#### REQUIRED WORK:
Format the entries as a two-column CSV with the headers entry and answer, one row per entry, starting at the line that contains "Of box(353, 61, 398, 106): clump" and continuing through the last entry. Put each field in double quotes, replace line breaks with spaces, and omit the pictures.

#### MATERIALS PROVIDED:

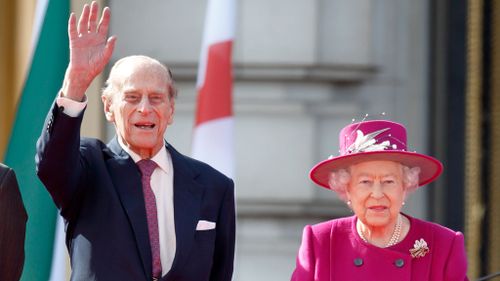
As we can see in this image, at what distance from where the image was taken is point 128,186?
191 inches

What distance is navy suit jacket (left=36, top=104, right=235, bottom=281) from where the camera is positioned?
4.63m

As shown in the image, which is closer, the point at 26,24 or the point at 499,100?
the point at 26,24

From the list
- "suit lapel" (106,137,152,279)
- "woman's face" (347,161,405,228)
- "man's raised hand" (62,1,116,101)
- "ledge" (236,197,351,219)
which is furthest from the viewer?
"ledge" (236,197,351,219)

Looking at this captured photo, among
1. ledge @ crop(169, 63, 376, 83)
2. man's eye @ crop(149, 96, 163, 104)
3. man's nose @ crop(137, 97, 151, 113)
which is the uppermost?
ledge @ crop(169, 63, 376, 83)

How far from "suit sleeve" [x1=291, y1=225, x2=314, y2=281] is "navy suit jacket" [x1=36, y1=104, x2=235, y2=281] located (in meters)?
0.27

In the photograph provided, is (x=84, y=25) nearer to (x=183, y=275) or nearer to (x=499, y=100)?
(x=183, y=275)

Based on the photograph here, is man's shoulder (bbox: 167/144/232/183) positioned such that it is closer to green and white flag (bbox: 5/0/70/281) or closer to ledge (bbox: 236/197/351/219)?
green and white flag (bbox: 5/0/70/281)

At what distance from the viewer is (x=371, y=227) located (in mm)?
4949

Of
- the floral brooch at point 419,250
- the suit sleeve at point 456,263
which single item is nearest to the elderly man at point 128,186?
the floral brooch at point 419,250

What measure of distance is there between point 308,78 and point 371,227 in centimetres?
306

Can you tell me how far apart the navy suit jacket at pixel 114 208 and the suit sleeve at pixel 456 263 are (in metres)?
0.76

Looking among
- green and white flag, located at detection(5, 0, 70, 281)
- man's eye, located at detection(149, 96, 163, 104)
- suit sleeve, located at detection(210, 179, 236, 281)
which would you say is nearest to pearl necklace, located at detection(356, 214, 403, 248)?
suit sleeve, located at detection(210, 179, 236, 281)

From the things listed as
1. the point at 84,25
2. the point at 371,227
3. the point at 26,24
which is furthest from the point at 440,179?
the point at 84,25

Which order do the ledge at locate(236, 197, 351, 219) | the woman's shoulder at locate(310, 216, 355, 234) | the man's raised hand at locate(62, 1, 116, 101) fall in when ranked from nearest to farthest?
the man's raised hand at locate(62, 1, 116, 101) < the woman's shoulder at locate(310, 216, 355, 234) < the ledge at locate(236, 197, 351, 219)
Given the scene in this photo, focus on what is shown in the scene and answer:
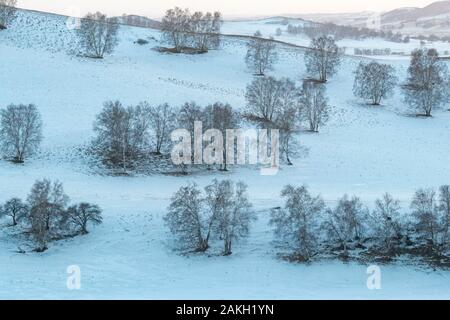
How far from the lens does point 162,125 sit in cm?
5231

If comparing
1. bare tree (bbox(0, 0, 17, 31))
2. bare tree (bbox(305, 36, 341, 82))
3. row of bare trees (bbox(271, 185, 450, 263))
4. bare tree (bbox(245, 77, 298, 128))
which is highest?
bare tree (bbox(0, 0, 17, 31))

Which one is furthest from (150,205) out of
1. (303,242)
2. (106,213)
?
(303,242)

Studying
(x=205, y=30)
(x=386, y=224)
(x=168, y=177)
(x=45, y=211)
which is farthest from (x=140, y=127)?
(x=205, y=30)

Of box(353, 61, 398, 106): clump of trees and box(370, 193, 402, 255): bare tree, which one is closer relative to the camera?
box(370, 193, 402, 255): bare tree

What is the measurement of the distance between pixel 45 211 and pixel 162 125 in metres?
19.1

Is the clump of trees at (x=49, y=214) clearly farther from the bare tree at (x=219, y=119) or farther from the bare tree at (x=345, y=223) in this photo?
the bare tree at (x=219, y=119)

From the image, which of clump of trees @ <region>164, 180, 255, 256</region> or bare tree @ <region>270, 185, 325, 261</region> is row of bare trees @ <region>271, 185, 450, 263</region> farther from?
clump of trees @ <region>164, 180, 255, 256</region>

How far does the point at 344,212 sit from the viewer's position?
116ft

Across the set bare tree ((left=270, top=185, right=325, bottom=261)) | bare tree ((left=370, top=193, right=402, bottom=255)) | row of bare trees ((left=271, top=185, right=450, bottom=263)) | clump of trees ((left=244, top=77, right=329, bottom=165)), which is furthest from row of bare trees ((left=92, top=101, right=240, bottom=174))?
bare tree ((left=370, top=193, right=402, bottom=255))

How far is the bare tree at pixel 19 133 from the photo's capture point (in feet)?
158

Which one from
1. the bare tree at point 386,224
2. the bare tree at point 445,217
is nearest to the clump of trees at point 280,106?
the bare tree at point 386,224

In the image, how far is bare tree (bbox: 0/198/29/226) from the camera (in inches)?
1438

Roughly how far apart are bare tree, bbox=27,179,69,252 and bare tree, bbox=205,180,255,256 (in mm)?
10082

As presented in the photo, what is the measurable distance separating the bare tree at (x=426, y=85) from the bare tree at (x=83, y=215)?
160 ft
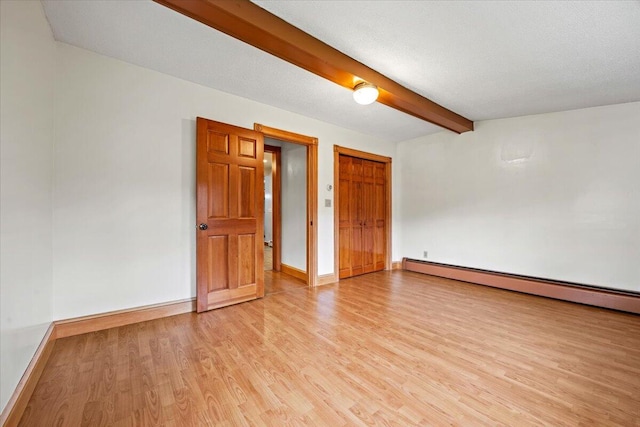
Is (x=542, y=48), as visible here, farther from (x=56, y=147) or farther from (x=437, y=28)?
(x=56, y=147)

#### EXERCISE RESPONSE:
entry,answer
"Of box(353, 61, 398, 106): clump of trees and box(370, 193, 402, 255): bare tree, which one is closer relative to the camera?","box(370, 193, 402, 255): bare tree"
"What is the measurement of the distance between pixel 45 211 and pixel 162 125 in metres?","19.1"
"Is the clump of trees at (x=49, y=214) clearly farther from the bare tree at (x=219, y=119) or farther from the bare tree at (x=345, y=223) in this photo?","the bare tree at (x=219, y=119)"
"From the image, which of clump of trees @ <region>164, 180, 255, 256</region> or bare tree @ <region>270, 185, 325, 261</region> is row of bare trees @ <region>271, 185, 450, 263</region> farther from?","clump of trees @ <region>164, 180, 255, 256</region>"
"How far does the point at 344,212 sit from the viewer's position?","116ft"
"Across the set bare tree ((left=270, top=185, right=325, bottom=261)) | bare tree ((left=370, top=193, right=402, bottom=255)) | row of bare trees ((left=271, top=185, right=450, bottom=263)) | clump of trees ((left=244, top=77, right=329, bottom=165)), which is furthest from row of bare trees ((left=92, top=101, right=240, bottom=174))?","bare tree ((left=370, top=193, right=402, bottom=255))"
"How far is the bare tree at pixel 19 133 from the photo's capture point (in feet)?","158"
"Which one from 1. the bare tree at point 386,224 2. the bare tree at point 445,217 is nearest to the clump of trees at point 280,106?","the bare tree at point 386,224"
"In the image, how far is bare tree (bbox: 0/198/29/226) from the camera (in inches)?","1438"
"Roughly how far apart are bare tree, bbox=27,179,69,252 and bare tree, bbox=205,180,255,256 (in mm)?","10082"
"As presented in the photo, what is the measurable distance separating the bare tree at (x=426, y=85) from the bare tree at (x=83, y=215)?","160 ft"
"Is (x=542, y=48), as visible here, farther from (x=56, y=147) or farther from (x=437, y=28)?","(x=56, y=147)"